Course Syllabus
CS 6958 - Advanced Computer Vision (Spring 2026)
Time: Monday and Wednesday, 04:35 PM - 05:55 PM
Location: WEB L126
Instructor: Ziad Al-Halah
Office Hours: Thursday 4:00-5:00 pm in MEB 2176, or by appointment
ziad.al-halah@utah.edu
TA: Brian Cho
Office Hours: Tuesdays 2:00-4:00 pm and Fridays 9:30-11:30 am, in MEB 3515
brian.cho@utah.edu
Course Description
This course explores recent advances in computer vision, emphasizing state-of-the-art methods, their strengths and limitations, and emerging research opportunities. Students will also complete a self-guided research project that develops or extends ideas from the course.

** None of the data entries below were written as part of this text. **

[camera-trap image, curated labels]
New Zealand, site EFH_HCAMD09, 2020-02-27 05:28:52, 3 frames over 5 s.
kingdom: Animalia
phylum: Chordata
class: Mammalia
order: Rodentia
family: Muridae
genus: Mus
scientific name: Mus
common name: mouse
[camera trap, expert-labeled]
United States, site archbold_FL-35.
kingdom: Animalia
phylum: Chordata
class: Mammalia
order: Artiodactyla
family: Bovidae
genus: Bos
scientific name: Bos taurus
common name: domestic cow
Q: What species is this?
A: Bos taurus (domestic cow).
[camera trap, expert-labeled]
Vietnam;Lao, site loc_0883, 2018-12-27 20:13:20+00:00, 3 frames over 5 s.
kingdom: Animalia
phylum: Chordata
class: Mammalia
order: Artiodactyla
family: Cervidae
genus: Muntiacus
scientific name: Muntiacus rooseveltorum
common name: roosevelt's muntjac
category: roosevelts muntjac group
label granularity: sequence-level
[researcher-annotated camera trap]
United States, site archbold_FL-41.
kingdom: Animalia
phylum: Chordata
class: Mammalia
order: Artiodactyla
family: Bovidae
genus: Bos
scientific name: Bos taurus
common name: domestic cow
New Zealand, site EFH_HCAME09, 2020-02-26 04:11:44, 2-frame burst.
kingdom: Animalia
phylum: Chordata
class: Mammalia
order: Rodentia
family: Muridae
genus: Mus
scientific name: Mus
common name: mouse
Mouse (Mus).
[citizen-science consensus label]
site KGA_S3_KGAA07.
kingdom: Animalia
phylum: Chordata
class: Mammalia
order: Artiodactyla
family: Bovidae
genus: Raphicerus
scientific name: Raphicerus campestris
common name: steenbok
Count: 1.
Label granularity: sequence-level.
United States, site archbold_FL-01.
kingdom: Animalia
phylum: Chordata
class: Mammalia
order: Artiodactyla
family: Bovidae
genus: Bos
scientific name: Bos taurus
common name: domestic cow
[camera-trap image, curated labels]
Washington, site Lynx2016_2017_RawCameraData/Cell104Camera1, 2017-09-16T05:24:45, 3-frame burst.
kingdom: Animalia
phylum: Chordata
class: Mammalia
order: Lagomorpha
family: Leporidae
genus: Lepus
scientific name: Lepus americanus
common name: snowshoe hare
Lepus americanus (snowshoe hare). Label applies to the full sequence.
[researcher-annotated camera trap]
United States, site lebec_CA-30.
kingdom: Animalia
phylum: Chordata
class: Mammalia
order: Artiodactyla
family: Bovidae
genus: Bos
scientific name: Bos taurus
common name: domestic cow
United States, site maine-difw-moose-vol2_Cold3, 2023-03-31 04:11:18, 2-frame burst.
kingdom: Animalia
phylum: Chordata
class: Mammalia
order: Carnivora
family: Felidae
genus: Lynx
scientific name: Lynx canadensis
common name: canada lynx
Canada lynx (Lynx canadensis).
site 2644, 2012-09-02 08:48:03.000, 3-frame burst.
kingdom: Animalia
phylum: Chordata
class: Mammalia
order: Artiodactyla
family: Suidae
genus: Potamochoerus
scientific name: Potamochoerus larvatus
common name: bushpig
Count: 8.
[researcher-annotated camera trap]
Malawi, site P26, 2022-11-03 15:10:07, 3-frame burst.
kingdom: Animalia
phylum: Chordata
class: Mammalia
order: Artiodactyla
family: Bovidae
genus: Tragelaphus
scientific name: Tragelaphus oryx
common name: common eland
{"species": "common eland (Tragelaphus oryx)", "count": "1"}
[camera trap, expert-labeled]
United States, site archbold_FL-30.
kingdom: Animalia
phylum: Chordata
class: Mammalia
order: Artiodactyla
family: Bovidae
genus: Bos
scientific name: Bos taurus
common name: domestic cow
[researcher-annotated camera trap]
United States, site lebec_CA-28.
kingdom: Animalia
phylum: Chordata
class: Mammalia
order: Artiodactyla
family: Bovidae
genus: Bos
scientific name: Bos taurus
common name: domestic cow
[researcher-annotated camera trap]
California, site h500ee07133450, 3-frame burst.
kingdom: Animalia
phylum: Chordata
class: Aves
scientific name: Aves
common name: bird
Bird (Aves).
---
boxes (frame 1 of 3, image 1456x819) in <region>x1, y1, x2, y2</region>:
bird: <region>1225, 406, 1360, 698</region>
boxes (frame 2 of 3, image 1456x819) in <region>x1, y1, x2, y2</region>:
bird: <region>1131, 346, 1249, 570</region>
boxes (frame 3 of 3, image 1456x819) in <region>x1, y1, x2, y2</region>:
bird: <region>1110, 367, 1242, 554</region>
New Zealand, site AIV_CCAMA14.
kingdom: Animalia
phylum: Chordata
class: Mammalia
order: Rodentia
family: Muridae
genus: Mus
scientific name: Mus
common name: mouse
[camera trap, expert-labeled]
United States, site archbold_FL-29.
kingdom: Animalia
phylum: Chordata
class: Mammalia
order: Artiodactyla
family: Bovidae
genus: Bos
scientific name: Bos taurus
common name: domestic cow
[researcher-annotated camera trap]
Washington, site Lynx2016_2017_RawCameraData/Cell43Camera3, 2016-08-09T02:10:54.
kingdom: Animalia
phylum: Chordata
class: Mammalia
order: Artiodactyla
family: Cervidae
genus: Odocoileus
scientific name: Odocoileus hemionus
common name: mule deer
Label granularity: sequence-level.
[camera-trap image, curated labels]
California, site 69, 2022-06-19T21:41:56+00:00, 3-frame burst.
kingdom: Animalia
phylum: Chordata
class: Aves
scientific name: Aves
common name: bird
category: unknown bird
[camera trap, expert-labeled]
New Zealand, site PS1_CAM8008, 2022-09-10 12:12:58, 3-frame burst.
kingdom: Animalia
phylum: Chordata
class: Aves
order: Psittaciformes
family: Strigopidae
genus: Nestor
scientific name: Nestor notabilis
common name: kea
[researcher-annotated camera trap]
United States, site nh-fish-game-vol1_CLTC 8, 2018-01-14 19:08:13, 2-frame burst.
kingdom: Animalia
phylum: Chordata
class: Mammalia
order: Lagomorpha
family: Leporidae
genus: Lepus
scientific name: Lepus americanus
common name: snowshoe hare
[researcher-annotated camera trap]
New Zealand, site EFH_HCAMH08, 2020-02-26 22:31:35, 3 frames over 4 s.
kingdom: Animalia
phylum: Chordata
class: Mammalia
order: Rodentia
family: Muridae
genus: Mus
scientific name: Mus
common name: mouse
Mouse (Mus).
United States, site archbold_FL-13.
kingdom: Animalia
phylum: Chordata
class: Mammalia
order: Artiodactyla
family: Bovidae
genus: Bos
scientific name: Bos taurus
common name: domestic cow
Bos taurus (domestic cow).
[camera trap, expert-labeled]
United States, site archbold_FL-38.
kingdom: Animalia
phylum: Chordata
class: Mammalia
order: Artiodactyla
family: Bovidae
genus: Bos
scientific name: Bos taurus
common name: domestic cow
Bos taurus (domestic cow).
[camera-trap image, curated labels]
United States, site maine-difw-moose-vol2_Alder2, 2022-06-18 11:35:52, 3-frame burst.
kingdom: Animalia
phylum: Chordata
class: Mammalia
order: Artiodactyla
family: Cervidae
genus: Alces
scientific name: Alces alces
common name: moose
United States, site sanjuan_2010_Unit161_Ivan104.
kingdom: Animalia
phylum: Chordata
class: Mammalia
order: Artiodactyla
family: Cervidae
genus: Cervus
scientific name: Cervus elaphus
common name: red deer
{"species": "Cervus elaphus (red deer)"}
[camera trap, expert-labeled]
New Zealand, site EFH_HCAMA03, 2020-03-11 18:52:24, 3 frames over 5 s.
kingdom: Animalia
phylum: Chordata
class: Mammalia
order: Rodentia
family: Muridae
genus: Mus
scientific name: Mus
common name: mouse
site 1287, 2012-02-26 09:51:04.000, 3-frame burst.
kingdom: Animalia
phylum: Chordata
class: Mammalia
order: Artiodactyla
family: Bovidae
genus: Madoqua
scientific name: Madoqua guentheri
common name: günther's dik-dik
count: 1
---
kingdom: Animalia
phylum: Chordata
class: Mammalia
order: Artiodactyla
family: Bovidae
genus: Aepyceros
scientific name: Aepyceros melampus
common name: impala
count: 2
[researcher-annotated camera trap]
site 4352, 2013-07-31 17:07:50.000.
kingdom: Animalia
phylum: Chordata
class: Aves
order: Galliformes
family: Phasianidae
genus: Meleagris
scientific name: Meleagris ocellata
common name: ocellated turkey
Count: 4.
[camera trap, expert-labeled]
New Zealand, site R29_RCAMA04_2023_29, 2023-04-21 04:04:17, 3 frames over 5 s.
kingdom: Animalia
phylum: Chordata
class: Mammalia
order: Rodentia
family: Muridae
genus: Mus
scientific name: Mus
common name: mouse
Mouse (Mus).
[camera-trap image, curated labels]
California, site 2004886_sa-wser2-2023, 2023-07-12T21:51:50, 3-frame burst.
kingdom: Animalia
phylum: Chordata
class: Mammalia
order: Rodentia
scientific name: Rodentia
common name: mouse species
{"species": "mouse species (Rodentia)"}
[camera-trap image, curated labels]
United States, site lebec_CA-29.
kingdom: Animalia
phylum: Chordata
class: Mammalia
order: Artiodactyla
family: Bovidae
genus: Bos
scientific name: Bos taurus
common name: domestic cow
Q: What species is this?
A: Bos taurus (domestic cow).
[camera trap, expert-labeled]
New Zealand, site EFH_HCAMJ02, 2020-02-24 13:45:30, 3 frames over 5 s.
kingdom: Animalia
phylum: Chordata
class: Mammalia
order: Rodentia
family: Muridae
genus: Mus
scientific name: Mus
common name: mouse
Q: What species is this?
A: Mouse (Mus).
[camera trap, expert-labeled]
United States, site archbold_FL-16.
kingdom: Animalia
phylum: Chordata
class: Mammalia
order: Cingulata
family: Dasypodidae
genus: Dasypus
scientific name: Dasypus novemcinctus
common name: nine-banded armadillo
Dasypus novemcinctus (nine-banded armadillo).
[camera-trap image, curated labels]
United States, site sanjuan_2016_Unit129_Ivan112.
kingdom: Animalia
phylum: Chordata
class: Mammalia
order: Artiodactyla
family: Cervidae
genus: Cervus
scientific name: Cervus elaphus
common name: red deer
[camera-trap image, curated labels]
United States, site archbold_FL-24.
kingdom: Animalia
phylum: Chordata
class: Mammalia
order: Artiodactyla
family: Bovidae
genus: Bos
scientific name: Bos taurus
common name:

Topics covered in this course include (for details, see the schedule at the end of the page):
- Object Detection and Segmentation
- Video Understanding
- Self-Supervised Learning
- Zero-shot and Few-shot Learning
- Transfer Learning
- Vision and Language
- Vision and Audio
- Vision for Robotics
- Egocentric Perception
Prerequisites
This is an advanced graduate-level course, not an introduction to computer vision. Prior coursework in machine learning and deep learning (e.g., CS 5350/6350 or CS 5353/6353) is recommended. Strong programming skills, preferably in Python, are required. If you are unsure whether the course is appropriate for your background, please consult the instructor.
Learning Objectives
By the end of the course, students will be able to:
1. Understand state-of-the-art computer vision methods for tasks such as object detection, video understanding, and visual representation learning.
2. Explain key principles behind learning paradigms including self-supervised, zero-shot, few-shot, and transfer learning, and describe how they are applied in vision.
3. Evaluate and compare models in terms of accuracy, generalization, interpretability, and computational cost, and select appropriate models for specific tasks.
4. Design and run experiments using standard datasets and metrics, and present a research project that leverages advanced computer vision techniques.
5. Write clear technical reports and deliver concise presentations that effectively communicate research findings and their relation to prior work.
Course Structure
The course has two phases. The first consists of instructor-led lectures that introduce core topics and foundational methods in advanced computer vision, including detailed analyses of influential approaches and papers. In the second phase, Paper Reading & Discussion, students read selected papers, present insights, and lead discussions.
Assessments & Grading
Students will work individually or in group on a capstone project that investigates a research question, proposes a novel idea, or replicates and extends a recent paper. Students will also read and discuss assigned papers, prepare short analyses, and contribute to weekly discussions. Additional assessments include a few programming assignments and a midterm exam covering material from the first half of the course.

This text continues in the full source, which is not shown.